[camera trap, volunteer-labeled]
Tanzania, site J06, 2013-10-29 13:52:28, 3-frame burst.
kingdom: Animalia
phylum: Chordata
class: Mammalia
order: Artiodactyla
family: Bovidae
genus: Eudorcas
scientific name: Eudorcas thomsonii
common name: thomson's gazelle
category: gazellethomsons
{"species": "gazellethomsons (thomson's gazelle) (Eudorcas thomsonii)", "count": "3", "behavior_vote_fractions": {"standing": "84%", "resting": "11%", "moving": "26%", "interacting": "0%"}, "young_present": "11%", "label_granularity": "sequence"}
____________________
WORK TO COMPLETE:
Output only the lines from the one with "class: Mammalia" through the last line of the entries above; please keep them exact.

EXERCISE RESPONSE:
class: Mammalia
order: Artiodactyla
family: Bovidae
genus: Eudorcas
scientific name: Eudorcas thomsonii
common name: thomson's gazelle
category: gazellethomsons
{"species": "gazellethomsons (thomson's gazelle) (Eudorcas thomsonii)", "count": "3", "behavior_vote_fractions": {"standing": "84%", "resting": "11%", "moving": "26%", "interacting": "0%"}, "young_present": "11%", "label_granularity": "sequence"}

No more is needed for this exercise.